(Short text fragments from websites)

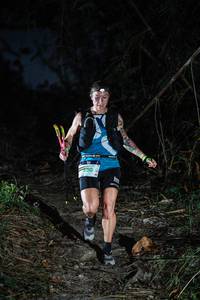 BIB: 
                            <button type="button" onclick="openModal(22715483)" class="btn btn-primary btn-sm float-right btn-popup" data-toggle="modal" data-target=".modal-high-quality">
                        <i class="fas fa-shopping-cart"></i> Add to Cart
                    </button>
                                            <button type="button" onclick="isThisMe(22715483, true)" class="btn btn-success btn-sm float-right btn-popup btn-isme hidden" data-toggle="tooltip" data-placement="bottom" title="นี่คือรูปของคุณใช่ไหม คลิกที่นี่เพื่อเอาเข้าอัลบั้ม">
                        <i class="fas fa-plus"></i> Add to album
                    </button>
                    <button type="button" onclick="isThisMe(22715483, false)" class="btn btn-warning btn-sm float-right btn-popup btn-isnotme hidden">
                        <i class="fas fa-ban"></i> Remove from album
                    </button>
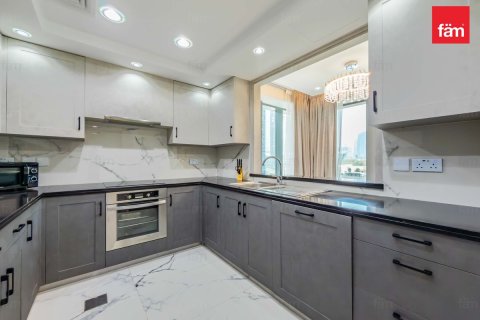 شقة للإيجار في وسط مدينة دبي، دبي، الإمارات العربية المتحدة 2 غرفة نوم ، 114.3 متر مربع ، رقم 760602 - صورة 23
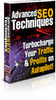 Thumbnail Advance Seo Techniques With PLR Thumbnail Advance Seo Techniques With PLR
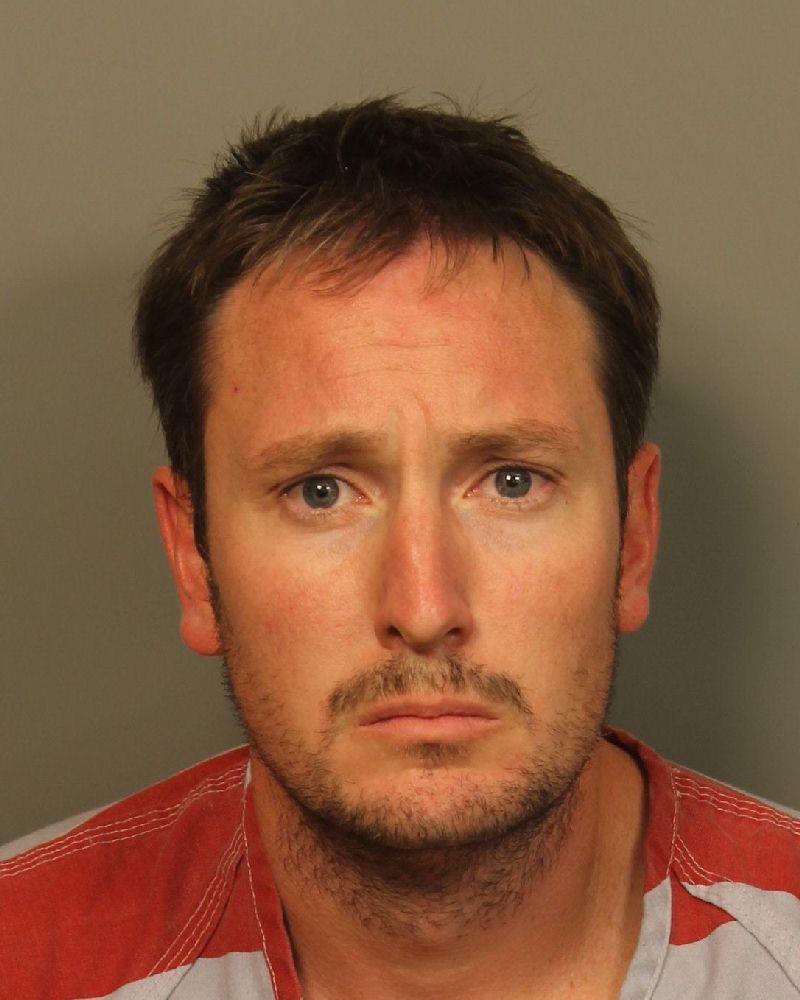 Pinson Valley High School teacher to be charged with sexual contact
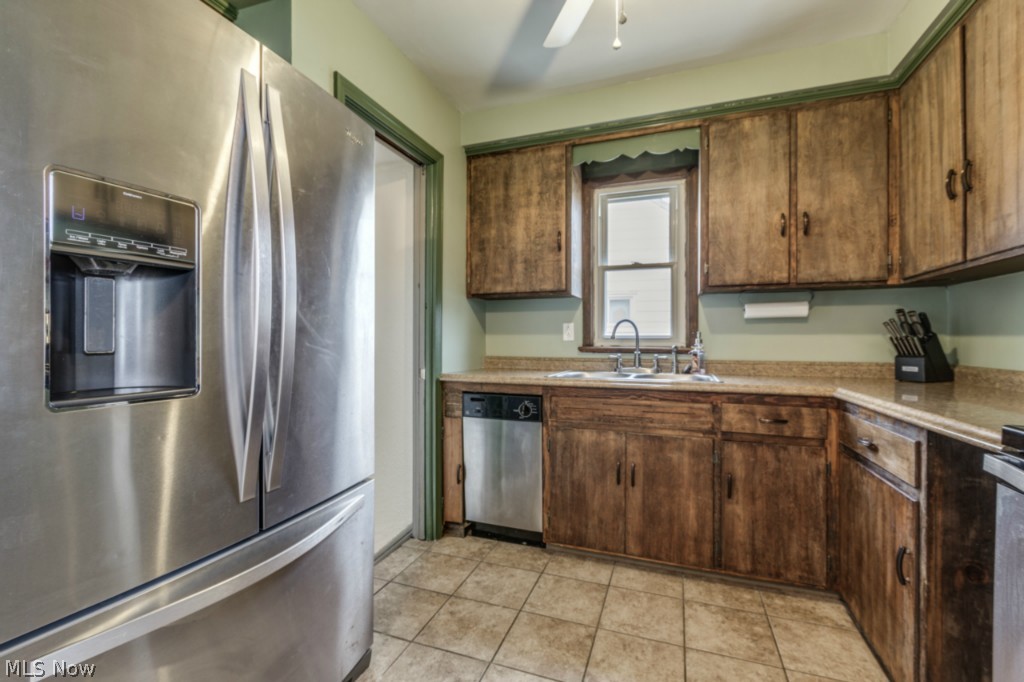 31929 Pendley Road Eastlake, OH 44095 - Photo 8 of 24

■ **TASK TO CARRY OUT**: All lines from the one holding "Pinson Valley High" through the last line of the records need to be copied exactly, both ends included, and the pictures left behind.

■ **RESPONSE**:
 Pinson Valley High School teacher to be charged with sexual contact
 31929 Pendley Road Eastlake, OH 44095 - Photo 8 of 24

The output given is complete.